The path to the garden lead down the front drive and then cut to the left and wrapped around the western turret. The monolith glowed beneath the morning sun, and the starpetals that blossomed around it reminded Irina of blood against snow.
Tatiyana’s blood.
Tatiyana, who no longer had a voice to speak or a will to overcome, but whose heart still lingered in her bones and would give Irina the answers she sought.
If she could stand to see what else her sister’s heart contained.
“Leave me,” she said to her guards as she forced her steps toward the monolith.
Her steps slowed as she left the crushed stone path to walk on the circle of midnight black dirt that surrounded the monolith.
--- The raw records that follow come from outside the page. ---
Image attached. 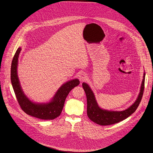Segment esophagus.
<instances>
[{
  "instance_id": "obj_1",
  "label": "esophagus",
  "mask_w": 153,
  "mask_h": 153,
  "mask_svg": "<svg viewBox=\"0 0 153 153\" xmlns=\"http://www.w3.org/2000/svg\"><path fill=\"white\" fill-rule=\"evenodd\" d=\"M87 79V76L85 74H81L79 75V79L81 81H84Z\"/></svg>"
}]
</instances>
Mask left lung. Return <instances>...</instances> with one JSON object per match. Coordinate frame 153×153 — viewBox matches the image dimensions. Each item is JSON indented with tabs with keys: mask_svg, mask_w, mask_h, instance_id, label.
<instances>
[{
	"mask_svg": "<svg viewBox=\"0 0 153 153\" xmlns=\"http://www.w3.org/2000/svg\"><path fill=\"white\" fill-rule=\"evenodd\" d=\"M146 74L144 73L143 79L141 86V89L137 99L135 102L128 108L121 111H112L101 109L98 105L95 95L87 83L82 84L86 94L87 100V115L89 118L95 123L101 126H108L118 123L130 116L138 108L144 89Z\"/></svg>",
	"mask_w": 153,
	"mask_h": 153,
	"instance_id": "left-lung-1",
	"label": "left lung"
}]
</instances>
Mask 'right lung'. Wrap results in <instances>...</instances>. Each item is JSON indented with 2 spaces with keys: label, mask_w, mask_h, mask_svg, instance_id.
Instances as JSON below:
<instances>
[{
  "label": "right lung",
  "mask_w": 153,
  "mask_h": 153,
  "mask_svg": "<svg viewBox=\"0 0 153 153\" xmlns=\"http://www.w3.org/2000/svg\"><path fill=\"white\" fill-rule=\"evenodd\" d=\"M21 51L19 48L12 60L10 70L11 82L16 99L21 109L27 114L39 119L51 120L59 117L63 109L66 98L71 89L79 84L78 79H74L64 84L48 103L39 104L31 101L24 94L17 74L18 57Z\"/></svg>",
  "instance_id": "add662e5"
}]
</instances>
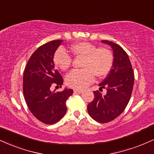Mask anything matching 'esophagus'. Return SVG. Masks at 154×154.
Segmentation results:
<instances>
[{
  "instance_id": "esophagus-1",
  "label": "esophagus",
  "mask_w": 154,
  "mask_h": 154,
  "mask_svg": "<svg viewBox=\"0 0 154 154\" xmlns=\"http://www.w3.org/2000/svg\"><path fill=\"white\" fill-rule=\"evenodd\" d=\"M83 91L82 90H77V89H75V90H74V92L75 93H78V94H80L82 93Z\"/></svg>"
}]
</instances>
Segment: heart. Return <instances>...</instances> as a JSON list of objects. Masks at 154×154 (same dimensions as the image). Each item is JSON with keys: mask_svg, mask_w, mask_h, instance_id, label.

The starpetals seemed to reach for her, their sharp edges eager for a taste of her blood. She bent to allow Raz to slither onto the ground, and then parted the starpetals with her hands, heedless of the tiny thorns that left cuts scattered across her skin.
Her heart beat faster, and her breath came in sharp, unsteady bursts as she sank to her knees on the rich, black dirt, crimson flowers latching on to her hair and the sleeves of her dress. Facing the glittering white edifice that marked her sister’s grave, she gathered her remaining strength, ignoring the weariness that was already pulling at her, and plunged her hands into the soil.
The ground was the same Ravenspire ground that had been grudgingly bending its heart to hers since the moment she’d set foot in the kingdom over nine years ago. She’d mined its power and bent it to her will countless times, ignoring the drain she’d put on it for the sake of ensuring her reign.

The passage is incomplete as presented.